**Exercise goal**
With the pictures omitted, write out the entries that follow exactly as they stand.

Extracted records
[Start of section]
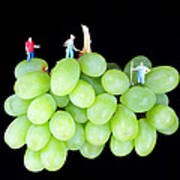 Cultivation On Grapes Art Print by Paul Ge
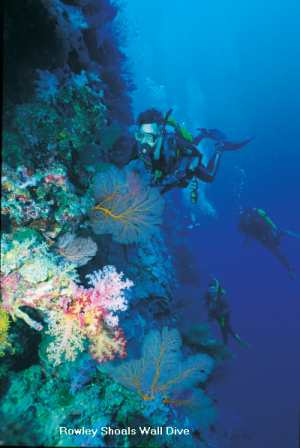 Wa Diving Experiences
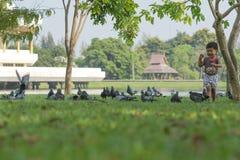 Het Aziatische babyjongen Spelen in park Stock Afbeeldingen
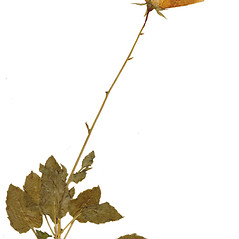 Leaves: Campanula carpatica. ~ By CONN Herbarium. ~ Copyright © 2019 CONN Herbarium. ~ Requests for image use not currently accepted by copyright holder ~ U. of Connecticut Herbarium - bgbaseserver.eeb.uconn.edu/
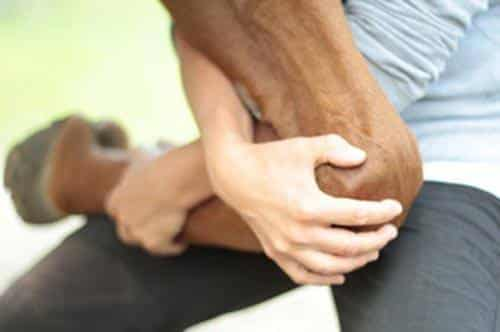 Dyrekiropraktikk med behandling av hest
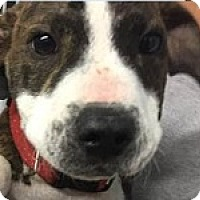 Pit Bull Terrier Mix Puppy for adoption in Springdale, Arkansas - Carson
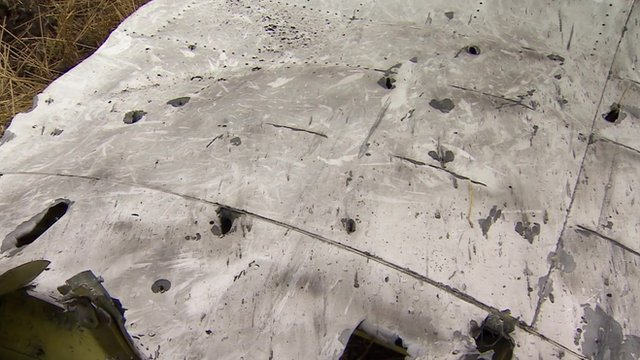 Malaysia Airlines flight MH17 wing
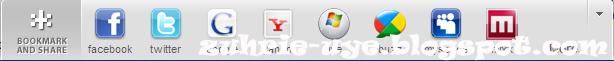 share button,widget,digg,sharing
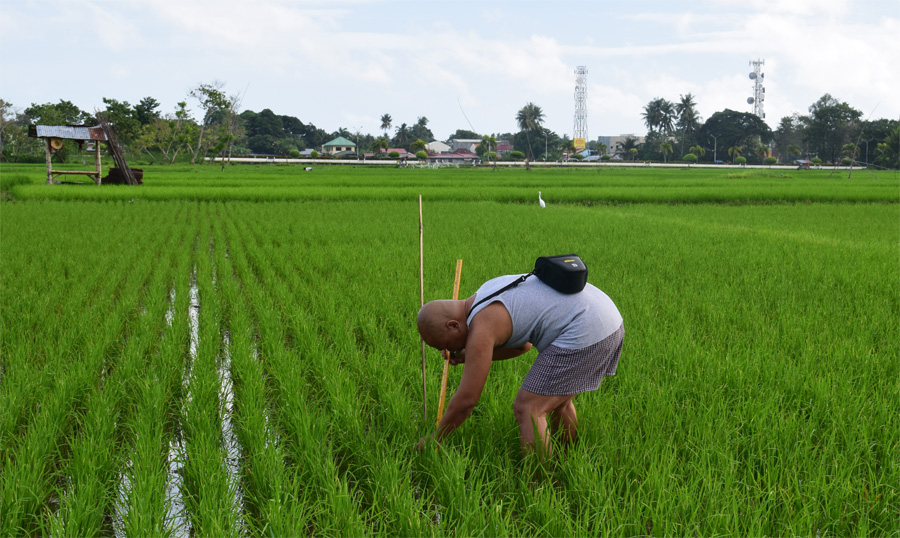 Photograph of a researcher measuring a rice plant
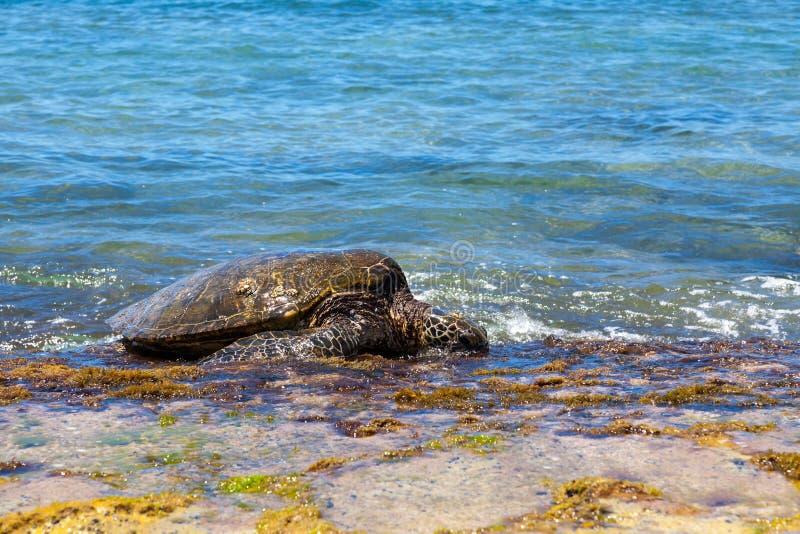 Grazlng de la tortuga de mar verde fotos de archivo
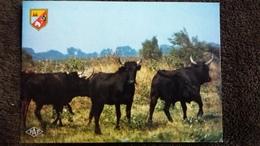 CPSM EN CAMARGUE TAUREAUX CAMARGUAIS ED SL 1986 BLASON - Bull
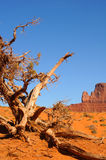 Gnarled tree Monument Valley. An ancient, gnarled juniper tree at Monument Valley, Arizona Stock Photos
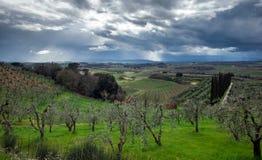Stürmischer Himmel über grünem Feld Stockbild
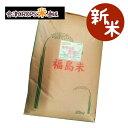 【旬食福来】【新米】 ミルキークイーン 30kg 福島県産 調整済玄米キラッと玄米 令和元年産 送料無料 あす楽
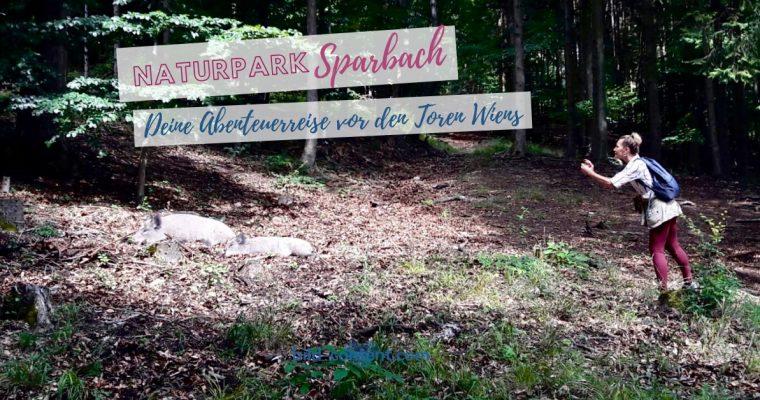 Naturpark Sparbach – Wildschweine, Ruinen und Streichelzoo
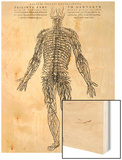 Nervous System Wood Print by Andreas Vesalius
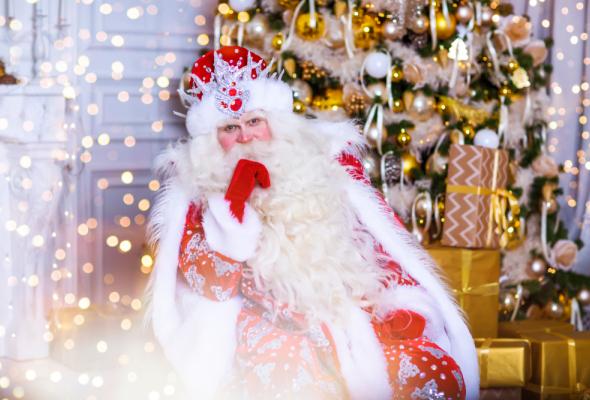 Новогоднее мегашоу «Главный секрет Деда Мороза» в Крокусе - Фото №0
[End of section]
**Written solution**
 Cultivation On Grapes Art Print by Paul Ge
 Wa Diving Experiences
 Het Aziatische babyjongen Spelen in park Stock Afbeeldingen
 Leaves: Campanula carpatica. ~ By CONN Herbarium. ~ Copyright © 2019 CONN Herbarium. ~ Requests for image use not currently accepted by copyright holder ~ U. of Connecticut Herbarium - bgbaseserver.eeb.uconn.edu/
 Dyrekiropraktikk med behandling av hest
 Pit Bull Terrier Mix Puppy for adoption in Springdale, Arkansas - Carson
 Malaysia Airlines flight MH17 wing
 share button,widget,digg,sharing
 Photograph of a researcher measuring a rice plant
 Grazlng de la tortuga de mar verde fotos de archivo
 CPSM EN CAMARGUE TAUREAUX CAMARGUAIS ED SL 1986 BLASON - Bull
 Gnarled tree Monument Valley. An ancient, gnarled juniper tree at Monument Valley, Arizona Stock Photos
Stürmischer Himmel über grünem Feld Stockbild
 【旬食福来】【新米】 ミルキークイーン 30kg 福島県産 調整済玄米キラッと玄米 令和元年産 送料無料 あす楽
 Naturpark Sparbach – Wildschweine, Ruinen und Streichelzoo
 Nervous System Wood Print by Andreas Vesalius
 Новогоднее мегашоу «Главный секрет Деда Мороза» в Крокусе - Фото №0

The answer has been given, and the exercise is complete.